The stethoscope and its associated app are the inaugural offerings of Eko Devices, a start-up founded by a team of UC Berkeley engineering and business school graduates. Its three founders — 23-year-old Chief Operating Officer Jason Bellet, 23-year-old Chief Technical Officer Tyler Crouch and 25-year-old Chief Executive Connor Landgraf — are thought to be the youngest team ever to receive clearance from the Food and Drug Administration for a Class II medical device.
For healthcare professionals of their generation, a stethoscope that streams, records, analyzes and facilitates collaboration may be the most obvious thing in the world. But perhaps a physician prefers to listen to his patients’ hearts the old-school way? The new stethoscope can be shifted from digital to analog mode.
The first stethoscope was designed in 1819, and when it comes to such central medical traditions, physicians can be the ultimate traditionalists: They tend to love the stethoscope they trained with and keep it as a talisman. (These users have the option of adding a digital attachment to their analog instruments.)
The new-generation stethoscope “captures the heart sounds in a streamlined way that has never been done before,” said Dr. John Chorba, a cardiologist at UC San Francisco who is leading a clinical trial of the Eko device.
At 34, Chorba said he’s old-school enough that he prefers not to use such features as amplification. But, he said, “there are many times I would like to be able to re-listen to a patient’s heartbeat, and this gives me an opportunity to do that.”
Internal medicine residents at Stanford University will soon wield the new stethoscope as part of a larger pilot project.
Eko is also developing software to help physicians interpret what they hear, and to pick out abnormal heart sounds and murmurs. Called “Shazam for Heartbeats,” it will be included with the mobile app after undergoing a separate FDA review and completing trials, according to the Berkeley-based company.
The high-tech assistance couldn’t come too soon. Just last week, a study presented at the European College of Cardiology’s annual meeting found that cardiologists were unable to identify more than half of basic murmurs and about a third of advanced murmurs when they listened to them on prerecorded tapes.
The 1,098 heart specialists in the study were hardly slackers — all were recruited between 2011 and 2014 at the American College of Cardiology’s annual scientific sessions. Yet fewer than half could recognize prerecorded murmurs that signal aortic stenosis, aortic regurgitation, mitral stenosis or mitral regurgitation. They were a little better at identifying advanced murmurs associated with bicuspid aortic valve, mitral valve prolapse, combined aortic stenosis and regurgitation, and combined mitral stenosis and regurgitation.

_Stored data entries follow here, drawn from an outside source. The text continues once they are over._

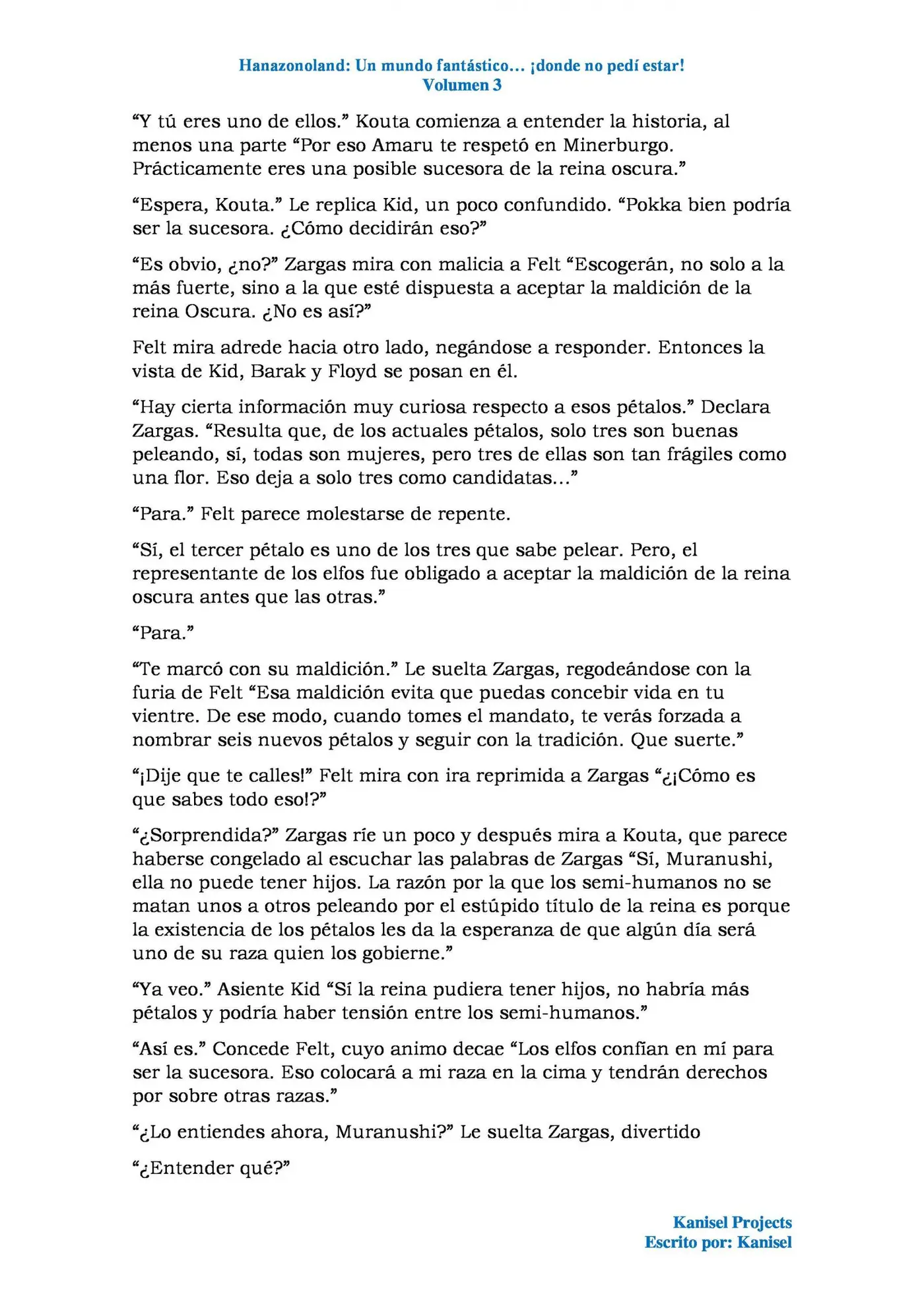 Hanazonoland: Un mundo fantástico… ¡donde no pedí estar!
Volumen 3

"Y tú eres uno de ellos." Kouta comienza a entender la historia, al menos una parte "Por eso Amaru te respetó en Minerburgo. Prácticamente eres una posible sucesora de la reina oscura."

"Espera, Kouta." Le replica Kid, un poco confundido. "Pokka bien podría ser la sucesora. ¿Cómo decidirán eso?"

"Es obvio, ¿no?" Zargas mira con malicia a Felt "Escogerán, no solo a la más fuerte, sino a la que esté dispuesta a aceptar la maldición de la reina Oscura. ¿No es así?"

Felt mira adrede hacia otro lado, negándose a responder. Entonces la vista de Kid, Barak y Floyd se posan en él.

"Hay cierta información muy curiosa respecto a esos pétalos." Declara Zargas. "Resulta que, de los actuales pétalos, solo tres son buenas peleando, sí, todas son mujeres, pero tres de ellas son tan frágiles como una flor. Eso deja a solo tres como candidatas…"

"Para." Felt parece molestarse de repente.

"Sí, el tercer pétalo es uno de los tres que sabe pelear. Pero, el representante de los elfos fue obligado a aceptar la maldición de la reina oscura antes que las otras."

"Para."

"Te marcó con su maldición." Le suelta Zargas, regodeándose con la furia de Felt "Esa maldición evita que puedas concebir vida en tu vientre. De ese modo, cuando tomes el mandato, te verás forzada a nombrar seis nuevos pétalos y seguir con la tradición. Que suerte."

"¡Dije que te calles!" Felt mira con ira reprimida a Zargas "¿¡Cómo es que sabes todo eso!?"

"¿Sorprendida?" Zargas ríe un poco y después mira a Kouta, que parece haberse congelado al escuchar las palabras de Zargas "Sí, Muranushi, ella no puede tener hijos. La razón por la que los semi-humanos no se matan unos a otros peleando por el estúpido título de la reina es porque la existencia de los pétalos les da la esperanza de que algún día será uno de su raza quien los gobierne."

"Ya veo." Asiente Kid "Sí la reina pudiera tener hijos, no habría más pétalos y podría haber tensión entre los semi-humanos."

"Así es." Concede Felt, cuyo animo decae "Los elfos confían en mí para ser la sucesora. Eso colocará a mi raza en la cima y tendrán derechos por sobre otras razas."

"¿Lo entiendes ahora, Muranushi?" Le suelta Zargas, divertido

"¿Entender qué?"

Kanisel Projects
Escrito por: Kanisel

“These findings confirm the widely held view that auscultation skills among cardiologists have eroded over time,” said Dr. Patrick T. O’Gara, past president of the American College of Cardiology and a co-investigator on the study.
But O’Gara and his colleagues also found that physicians improved when they connected the recorded sounds to images. After listening to 400 repetitions of each murmur while viewing cardiac images, including sound wave forms, they were able to recognize 88% of the basic murmurs and 93% of the advanced ones.
“For medical education purposes, it’s a great device,” Chorba said.
More speculatively, he said he was excited by the prospect that so much heartbeat data will be collected digitally, and may one day yield new clues about the heart’s workings and its pathologies.
The Eko Core is available for $299, and a digital attachment to upgrade an analog stethoscope costs $199. Older digital stethoscopes generally are priced at $300 to $500.